The girl didn't answer for a moment. A sigh? Then she sat down in the wicker rocking chair near the window. “My destructive needs?… Believe me, Dalton, I don't want to evade your question. It's just that it's hard to answer, since I'm not sure I've even begun to express those needs. But I'm not trying to suggest they don't exist, or that they're only puny desires that are largely dormant. I don't know what their size is. The only thing I'm fairly certain of is their direction.… It would be to destroy someone else, rather than myself.”

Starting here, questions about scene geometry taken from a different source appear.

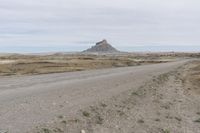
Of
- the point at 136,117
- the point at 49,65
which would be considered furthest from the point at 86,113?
the point at 49,65

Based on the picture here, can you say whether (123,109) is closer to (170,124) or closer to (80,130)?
(170,124)

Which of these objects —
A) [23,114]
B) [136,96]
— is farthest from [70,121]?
[136,96]

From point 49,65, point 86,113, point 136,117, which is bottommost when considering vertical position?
point 49,65

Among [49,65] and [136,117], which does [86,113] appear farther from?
[49,65]

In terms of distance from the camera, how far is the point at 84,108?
52.0 feet

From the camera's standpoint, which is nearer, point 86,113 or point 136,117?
point 86,113

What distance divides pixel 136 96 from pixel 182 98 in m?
2.16

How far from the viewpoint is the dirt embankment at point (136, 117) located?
41.9ft

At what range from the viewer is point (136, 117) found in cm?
1487

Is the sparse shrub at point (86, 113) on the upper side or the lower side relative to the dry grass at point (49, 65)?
upper

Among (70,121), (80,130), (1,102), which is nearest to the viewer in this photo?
(80,130)

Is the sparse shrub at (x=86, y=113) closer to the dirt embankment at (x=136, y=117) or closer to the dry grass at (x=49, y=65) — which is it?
the dirt embankment at (x=136, y=117)

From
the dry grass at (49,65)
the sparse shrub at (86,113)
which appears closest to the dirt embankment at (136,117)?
the sparse shrub at (86,113)

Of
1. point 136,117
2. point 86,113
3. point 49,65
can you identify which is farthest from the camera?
point 49,65
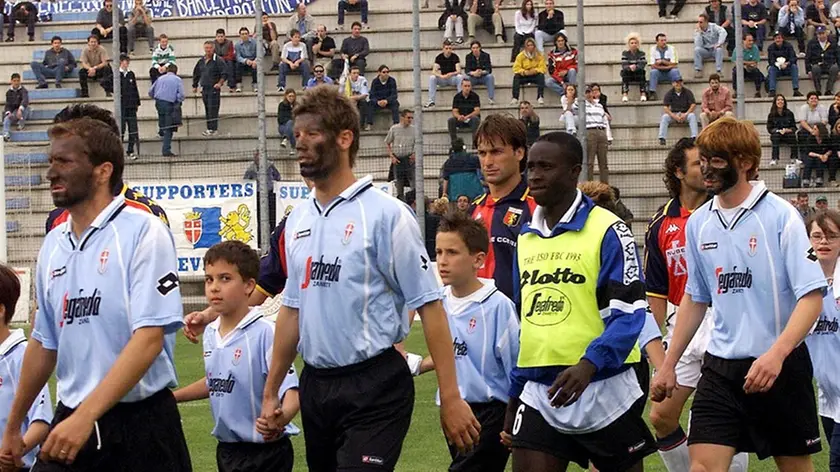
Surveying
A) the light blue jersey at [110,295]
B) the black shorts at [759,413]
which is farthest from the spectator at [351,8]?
the light blue jersey at [110,295]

“Logged any victims yet?” Diddy says bitterly. The energy for quarreling beginning to fade. Hester had returned to the bed (now); if only to sit on it. The heat and moist odors flowing off her body had begun to suffuse Diddy's mind, blurring his thoughts, interposing a dense vapor between his ability to reason and the crystalline word-blocks stacked in his mouth and ready to be fired off. “Who have you done in so far?”

“You … maybe.”

“Me?” Diddy's voice becoming hoarse. “Don't flatter yourself, baby. I'm perfectly capable of destroying myself without your subtle assistance. All by myself.”

“Maybe you're right.”

“Are you being sarcastic now?” Diddy says scornfully.

“No. I'm thinking. Wondering whether what you said is really true.… Listen, Dalton, however much you hate me right now, or think I hate you, you must believe that I don't
want
you to go under. And whatever you're bent on doing,
I
don't want to be the means of destroying you. And maybe I'm not. And couldn't be. Maybe you're doing it all by yourself, as you just said. God, how I'd like to believe I'm not part of it!… But I can't. What I think is that you do want to be destroyed, but aren't strong enough to do it. You
do
need me to help you. And I don't want to—at least I think I don't.…”

“Hester—”

“Yes, maybe I do. I'm not a saint. And you're tempting me, Dalton, it's the most depraved kind of seduction. I don't want to destroy you. But deep down I feel that's just what you're begging me to do.”

Could Hester be right? Suddenly, for a brief flash of light, Diddy the Deceived saw the truth illuminated. Saw the vast extent of the dark, fatal labyrinth in which he was toiling. Perceived how alone in it he was. Either there was no one to lead him out, or Diddy's false Ariadne had dropped the thread.

But maybe matters aren't that hopeless. Maybe their pain could be explained in terms less absolute. A psychological explanation, if you will. Diddy, not really alive, had a life. An unfortunate example for a person like Hester, someone younger and essentially innocent. She (now) was beginning to see the monsters, half brute and half human, that Diddy saw. Perhaps being blind, without literal vision of her own, makes her even more susceptible to his black visions. His commitment to suffering was infecting Hester. Her own precious ration of vitality, preserved through such excruciating trials, leaking away. Once Hester, really alive, was her life. Didn't merely have a life. Sharing Diddy's provisional existence was adulterating her vitality. The longer she lived with him, the more fully she partook of his suffering and morbidity.

Hence, her tirade tonight.

“I'm going to think long and hard about what you've said,” Diddy murmured. “I think it's all wrong, absolutely crazy.
I
know what the trouble is.”

“Do you?”

No, to tell the truth, Diddy doesn't. And Diddy the Truth-teller says so. “Okay, maybe there is something right in what you're saying, too.”